Re: Farmas USA
OCAT
Se acabó lo que se daba. Tender offer finalizada
“The Offer and withdrawal rights expired as scheduled at 5:00 p.m., New York City time, February 9, 2016. The Offer was not extended. The Depositary has advised that, as of the expiration of the Offer, 22,675,963 Shares, representing approximately 53.6% of the Shares issued and outstanding as of the expiration of the Offer, had been validly tendered and not validly withdrawn pursuant to the Offer. The number of Shares tendered satisfies the Minimum Condition. As the Minimum Condition and each of the other conditions of the Offer have been satisfied, Purchaser has accepted for payment all Shares that were validly tendered and not validly withdrawn pursuant to the Offer.
Following expiration of the Offer and acceptance for payment of the Shares, the Purchaser had ownership sufficient to effect the Merger under Section 251(h) of the DGCL without a vote of stockholders of Ocata.

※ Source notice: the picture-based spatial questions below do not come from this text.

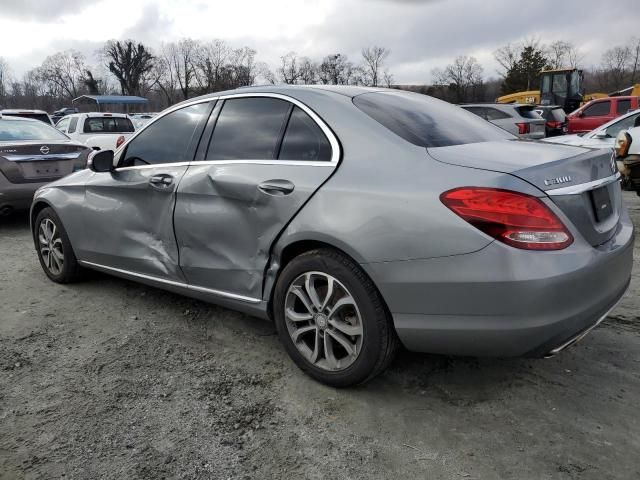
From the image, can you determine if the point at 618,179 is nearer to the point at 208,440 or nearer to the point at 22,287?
the point at 208,440

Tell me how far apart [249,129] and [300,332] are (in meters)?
1.23

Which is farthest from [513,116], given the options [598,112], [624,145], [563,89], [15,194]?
[563,89]

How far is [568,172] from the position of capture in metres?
2.35

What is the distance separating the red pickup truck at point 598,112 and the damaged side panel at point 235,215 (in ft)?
49.0

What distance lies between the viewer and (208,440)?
236 centimetres

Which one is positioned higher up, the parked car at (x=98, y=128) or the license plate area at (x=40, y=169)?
the parked car at (x=98, y=128)

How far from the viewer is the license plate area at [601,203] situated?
2426 mm

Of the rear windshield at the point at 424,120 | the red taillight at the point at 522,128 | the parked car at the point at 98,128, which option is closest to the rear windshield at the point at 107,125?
the parked car at the point at 98,128

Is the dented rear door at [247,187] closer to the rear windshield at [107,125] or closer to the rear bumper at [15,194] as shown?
the rear bumper at [15,194]

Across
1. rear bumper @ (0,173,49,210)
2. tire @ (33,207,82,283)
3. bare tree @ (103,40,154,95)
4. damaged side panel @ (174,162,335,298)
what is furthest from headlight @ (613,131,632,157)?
bare tree @ (103,40,154,95)

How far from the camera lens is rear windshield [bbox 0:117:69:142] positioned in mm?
6855

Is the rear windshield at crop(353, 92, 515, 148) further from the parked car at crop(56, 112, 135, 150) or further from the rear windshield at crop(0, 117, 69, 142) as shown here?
the parked car at crop(56, 112, 135, 150)

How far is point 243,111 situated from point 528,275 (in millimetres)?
1913

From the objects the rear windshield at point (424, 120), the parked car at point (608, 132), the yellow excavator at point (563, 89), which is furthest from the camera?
the yellow excavator at point (563, 89)
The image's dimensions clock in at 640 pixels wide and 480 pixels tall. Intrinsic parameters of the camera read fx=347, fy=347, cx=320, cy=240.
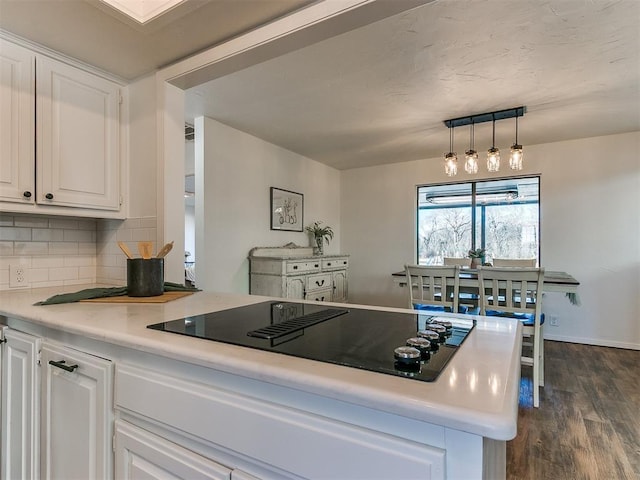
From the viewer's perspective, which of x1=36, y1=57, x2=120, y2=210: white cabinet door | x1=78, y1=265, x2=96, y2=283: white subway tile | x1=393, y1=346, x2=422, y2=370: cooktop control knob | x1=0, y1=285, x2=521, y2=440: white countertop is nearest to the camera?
x1=0, y1=285, x2=521, y2=440: white countertop

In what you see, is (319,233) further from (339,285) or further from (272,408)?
(272,408)

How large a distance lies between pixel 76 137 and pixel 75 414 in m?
1.37

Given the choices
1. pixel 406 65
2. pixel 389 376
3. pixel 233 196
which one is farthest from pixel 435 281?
pixel 389 376

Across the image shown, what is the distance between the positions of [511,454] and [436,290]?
1.60m

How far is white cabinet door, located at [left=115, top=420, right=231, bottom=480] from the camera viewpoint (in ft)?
2.54

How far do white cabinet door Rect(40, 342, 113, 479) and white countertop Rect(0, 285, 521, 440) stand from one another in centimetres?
10

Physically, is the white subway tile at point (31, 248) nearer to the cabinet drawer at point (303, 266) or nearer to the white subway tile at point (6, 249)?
the white subway tile at point (6, 249)

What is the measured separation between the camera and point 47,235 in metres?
1.89

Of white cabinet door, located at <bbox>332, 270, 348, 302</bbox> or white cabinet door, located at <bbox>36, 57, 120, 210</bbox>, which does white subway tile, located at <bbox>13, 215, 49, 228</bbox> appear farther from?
white cabinet door, located at <bbox>332, 270, 348, 302</bbox>

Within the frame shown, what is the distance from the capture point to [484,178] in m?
4.45

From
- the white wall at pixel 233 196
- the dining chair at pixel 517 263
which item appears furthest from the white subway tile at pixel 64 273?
the dining chair at pixel 517 263

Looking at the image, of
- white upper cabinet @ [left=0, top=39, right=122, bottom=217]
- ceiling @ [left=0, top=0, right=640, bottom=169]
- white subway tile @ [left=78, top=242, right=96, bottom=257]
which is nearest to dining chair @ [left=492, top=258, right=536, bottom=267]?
Result: ceiling @ [left=0, top=0, right=640, bottom=169]

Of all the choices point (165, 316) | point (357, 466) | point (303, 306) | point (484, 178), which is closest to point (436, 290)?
point (484, 178)

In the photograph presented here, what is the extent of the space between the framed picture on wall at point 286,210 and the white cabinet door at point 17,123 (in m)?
2.62
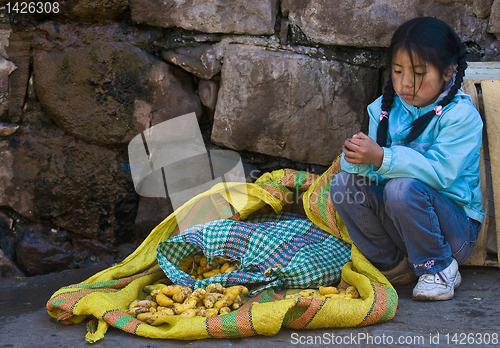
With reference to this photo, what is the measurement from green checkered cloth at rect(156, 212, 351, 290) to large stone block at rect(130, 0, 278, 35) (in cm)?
98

Accordingly, the Purchaser has effected the Merger in which the Purchaser merged with and into Ocata, with Ocata surviving the Merger and continuing as an indirect wholly-owned subsidiary of Astellas. In the Merger, each Share outstanding (other than Shares accepted for payment in the Offer, Shares held by Astellas or the Purchaser or Shares for which an Ocata stockholder has properly exercised appraisal rights under Delaware law) was cancelled and converted into the right to receive a price per Share equal to the Offer Price. The Shares ceased to trade on the NASDAQ Global Market prior to the opening of business on February 10, 2016, and Ocata has requested that the NASDAQ Global Market file a Notification of Removal from Listing and/or Registration under Section 12(b) of the Exchange Act on Form 25 to delist and deregister the Shares.”